Task prompt:
Rewrite only the records from the line with "Of pixel 23" up to and including the line with "64.9 inches", requests included, scaling every number in the answers (coordinates, box values and distances alike) by 2.2 and rounding each to as many decimal places as it had, with halves rounded up. Leave all numbers in the requests unchanged.

Available records:
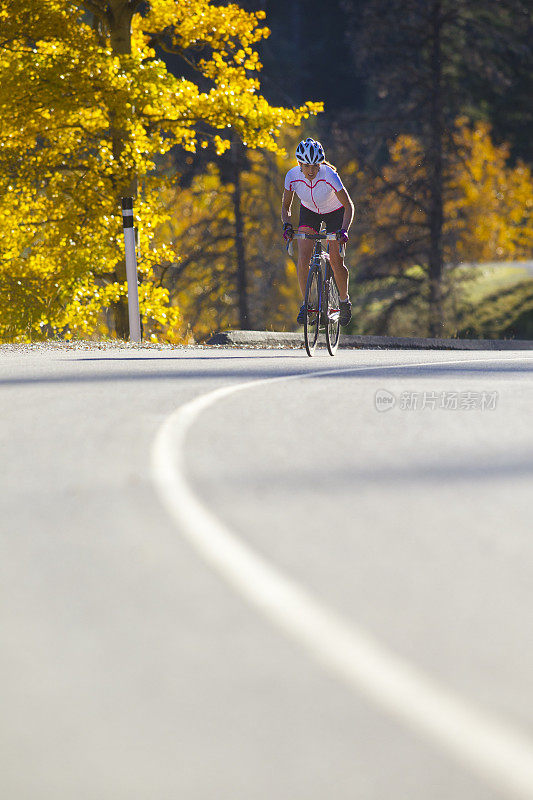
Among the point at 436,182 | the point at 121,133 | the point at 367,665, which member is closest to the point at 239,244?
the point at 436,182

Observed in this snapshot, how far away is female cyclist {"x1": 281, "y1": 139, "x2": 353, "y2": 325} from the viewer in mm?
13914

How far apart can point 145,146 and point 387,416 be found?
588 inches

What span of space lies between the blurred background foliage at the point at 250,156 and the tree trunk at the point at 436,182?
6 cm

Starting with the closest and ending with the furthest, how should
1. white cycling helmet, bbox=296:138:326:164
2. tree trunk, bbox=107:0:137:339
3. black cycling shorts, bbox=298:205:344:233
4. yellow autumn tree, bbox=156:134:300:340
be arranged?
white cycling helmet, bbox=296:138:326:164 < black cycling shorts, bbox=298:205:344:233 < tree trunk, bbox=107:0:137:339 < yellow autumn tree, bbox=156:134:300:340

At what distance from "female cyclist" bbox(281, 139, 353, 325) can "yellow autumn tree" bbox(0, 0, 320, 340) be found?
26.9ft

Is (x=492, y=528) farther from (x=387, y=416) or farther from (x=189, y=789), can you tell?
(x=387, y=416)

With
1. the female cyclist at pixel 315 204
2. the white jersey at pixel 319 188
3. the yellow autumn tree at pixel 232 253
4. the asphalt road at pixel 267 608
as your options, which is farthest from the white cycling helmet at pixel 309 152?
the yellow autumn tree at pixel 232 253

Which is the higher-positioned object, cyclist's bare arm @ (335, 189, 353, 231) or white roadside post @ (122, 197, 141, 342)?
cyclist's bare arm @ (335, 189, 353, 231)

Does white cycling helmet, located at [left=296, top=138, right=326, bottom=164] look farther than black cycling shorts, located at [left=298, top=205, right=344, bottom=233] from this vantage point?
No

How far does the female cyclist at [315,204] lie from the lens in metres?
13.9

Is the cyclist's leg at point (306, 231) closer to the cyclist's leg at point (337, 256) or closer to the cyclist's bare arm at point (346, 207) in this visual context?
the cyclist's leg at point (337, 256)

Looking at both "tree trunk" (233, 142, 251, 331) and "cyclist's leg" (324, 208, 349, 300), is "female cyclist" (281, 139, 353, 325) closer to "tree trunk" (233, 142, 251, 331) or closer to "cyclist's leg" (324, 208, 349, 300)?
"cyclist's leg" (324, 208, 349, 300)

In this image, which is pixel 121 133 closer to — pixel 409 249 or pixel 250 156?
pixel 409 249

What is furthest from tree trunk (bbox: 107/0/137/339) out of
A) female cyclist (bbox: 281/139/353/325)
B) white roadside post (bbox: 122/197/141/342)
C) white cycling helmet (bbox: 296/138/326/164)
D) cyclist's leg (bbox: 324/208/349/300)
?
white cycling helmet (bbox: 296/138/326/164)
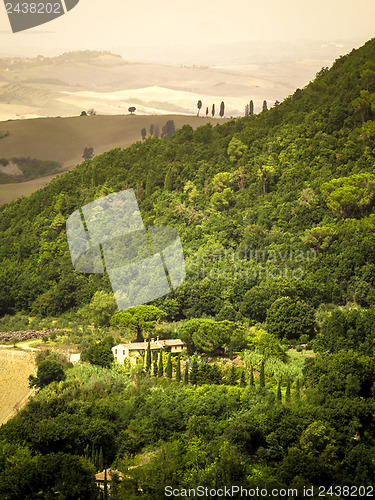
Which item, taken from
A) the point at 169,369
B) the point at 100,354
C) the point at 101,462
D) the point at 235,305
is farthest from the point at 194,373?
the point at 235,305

...

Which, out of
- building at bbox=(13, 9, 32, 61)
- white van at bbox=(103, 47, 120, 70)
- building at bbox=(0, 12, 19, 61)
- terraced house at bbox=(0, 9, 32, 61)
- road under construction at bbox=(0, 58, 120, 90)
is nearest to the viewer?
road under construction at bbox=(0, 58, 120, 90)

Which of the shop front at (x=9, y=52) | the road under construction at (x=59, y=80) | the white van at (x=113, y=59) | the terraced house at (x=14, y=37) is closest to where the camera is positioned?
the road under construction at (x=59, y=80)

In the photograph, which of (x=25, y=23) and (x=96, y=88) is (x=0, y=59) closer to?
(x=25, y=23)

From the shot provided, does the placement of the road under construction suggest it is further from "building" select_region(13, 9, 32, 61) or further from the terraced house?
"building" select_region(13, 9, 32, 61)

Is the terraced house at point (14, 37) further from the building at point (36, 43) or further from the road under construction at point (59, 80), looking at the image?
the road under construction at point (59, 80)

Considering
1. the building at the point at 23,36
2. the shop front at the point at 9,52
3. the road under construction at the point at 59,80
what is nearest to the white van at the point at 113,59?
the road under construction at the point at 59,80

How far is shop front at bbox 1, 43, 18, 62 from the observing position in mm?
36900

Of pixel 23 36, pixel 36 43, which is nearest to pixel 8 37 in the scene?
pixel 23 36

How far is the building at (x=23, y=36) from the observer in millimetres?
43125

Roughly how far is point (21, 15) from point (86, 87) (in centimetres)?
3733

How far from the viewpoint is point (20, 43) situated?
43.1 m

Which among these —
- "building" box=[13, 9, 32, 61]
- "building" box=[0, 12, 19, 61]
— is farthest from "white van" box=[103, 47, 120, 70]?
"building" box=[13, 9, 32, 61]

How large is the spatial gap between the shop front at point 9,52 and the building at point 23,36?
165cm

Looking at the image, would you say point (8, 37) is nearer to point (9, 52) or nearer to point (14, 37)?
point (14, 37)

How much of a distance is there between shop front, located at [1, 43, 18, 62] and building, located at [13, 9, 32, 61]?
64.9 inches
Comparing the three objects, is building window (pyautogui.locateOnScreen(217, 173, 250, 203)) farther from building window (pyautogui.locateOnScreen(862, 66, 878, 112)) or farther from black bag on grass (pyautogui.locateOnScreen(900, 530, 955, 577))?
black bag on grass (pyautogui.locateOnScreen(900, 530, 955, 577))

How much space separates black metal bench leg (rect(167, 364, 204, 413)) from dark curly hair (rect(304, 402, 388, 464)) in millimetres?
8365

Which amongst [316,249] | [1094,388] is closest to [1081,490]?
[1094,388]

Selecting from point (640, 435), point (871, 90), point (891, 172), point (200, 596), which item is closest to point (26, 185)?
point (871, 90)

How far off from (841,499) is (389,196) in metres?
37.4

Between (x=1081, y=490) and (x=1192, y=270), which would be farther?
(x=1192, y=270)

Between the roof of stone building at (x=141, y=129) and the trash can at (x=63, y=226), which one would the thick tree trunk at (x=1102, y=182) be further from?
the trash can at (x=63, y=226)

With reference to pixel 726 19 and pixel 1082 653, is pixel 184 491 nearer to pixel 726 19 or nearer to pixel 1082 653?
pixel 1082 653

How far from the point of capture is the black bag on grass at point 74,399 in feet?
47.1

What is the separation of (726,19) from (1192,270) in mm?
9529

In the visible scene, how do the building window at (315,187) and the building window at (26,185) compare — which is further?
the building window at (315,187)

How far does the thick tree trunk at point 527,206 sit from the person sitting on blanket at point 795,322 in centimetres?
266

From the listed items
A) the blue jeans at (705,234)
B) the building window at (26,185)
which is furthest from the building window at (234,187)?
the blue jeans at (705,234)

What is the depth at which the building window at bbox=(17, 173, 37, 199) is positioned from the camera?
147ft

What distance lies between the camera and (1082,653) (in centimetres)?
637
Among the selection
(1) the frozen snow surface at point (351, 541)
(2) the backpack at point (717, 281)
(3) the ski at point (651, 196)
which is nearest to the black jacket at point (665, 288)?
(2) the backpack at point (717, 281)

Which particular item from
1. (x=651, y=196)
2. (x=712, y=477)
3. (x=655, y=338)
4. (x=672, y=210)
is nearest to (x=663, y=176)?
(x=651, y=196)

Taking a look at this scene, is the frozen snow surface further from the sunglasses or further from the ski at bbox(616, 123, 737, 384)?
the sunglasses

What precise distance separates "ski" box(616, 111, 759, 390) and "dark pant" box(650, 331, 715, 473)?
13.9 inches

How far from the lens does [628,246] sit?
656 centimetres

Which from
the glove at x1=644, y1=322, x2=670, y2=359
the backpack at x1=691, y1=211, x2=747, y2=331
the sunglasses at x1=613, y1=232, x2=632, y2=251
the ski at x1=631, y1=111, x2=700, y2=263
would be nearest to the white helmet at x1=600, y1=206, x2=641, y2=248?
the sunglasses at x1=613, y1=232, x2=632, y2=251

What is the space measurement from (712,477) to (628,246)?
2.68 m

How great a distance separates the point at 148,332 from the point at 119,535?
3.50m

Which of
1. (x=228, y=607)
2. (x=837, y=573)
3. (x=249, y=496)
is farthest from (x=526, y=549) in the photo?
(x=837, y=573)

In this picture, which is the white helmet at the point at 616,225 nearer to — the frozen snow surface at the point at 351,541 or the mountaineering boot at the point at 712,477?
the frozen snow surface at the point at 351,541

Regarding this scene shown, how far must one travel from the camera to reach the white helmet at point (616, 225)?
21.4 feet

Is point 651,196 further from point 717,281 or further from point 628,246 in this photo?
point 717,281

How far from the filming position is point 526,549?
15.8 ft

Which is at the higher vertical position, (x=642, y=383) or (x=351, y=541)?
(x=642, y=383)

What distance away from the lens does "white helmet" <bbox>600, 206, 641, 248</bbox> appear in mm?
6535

Answer to this task:
Of pixel 23 36, pixel 36 43, which is nearest to pixel 8 37 in the scene?
pixel 51 79

How far is the building at (x=23, y=36) from the observer in millimetres?
94875

Roughly how far is point (21, 15) from point (86, 87) (in centimetres)?
8213

How far from the viewpoint is point (20, 43) situated?
94.8 m

Which among these —
- "building" box=[13, 9, 32, 61]
- "building" box=[0, 12, 19, 61]
— is farthest from "white van" box=[103, 47, 120, 70]?
"building" box=[29, 20, 70, 134]

How large is the spatial gap between the shop front at point 9,52 and the building at point 23,36?
363cm

Looking at the image, would you say point (8, 37) is nearer to point (9, 52) or nearer to point (14, 37)?
point (31, 81)

How much of a distance is there between shop front, located at [1, 43, 18, 62] and building, located at [13, 9, 32, 61]?
142.8 inches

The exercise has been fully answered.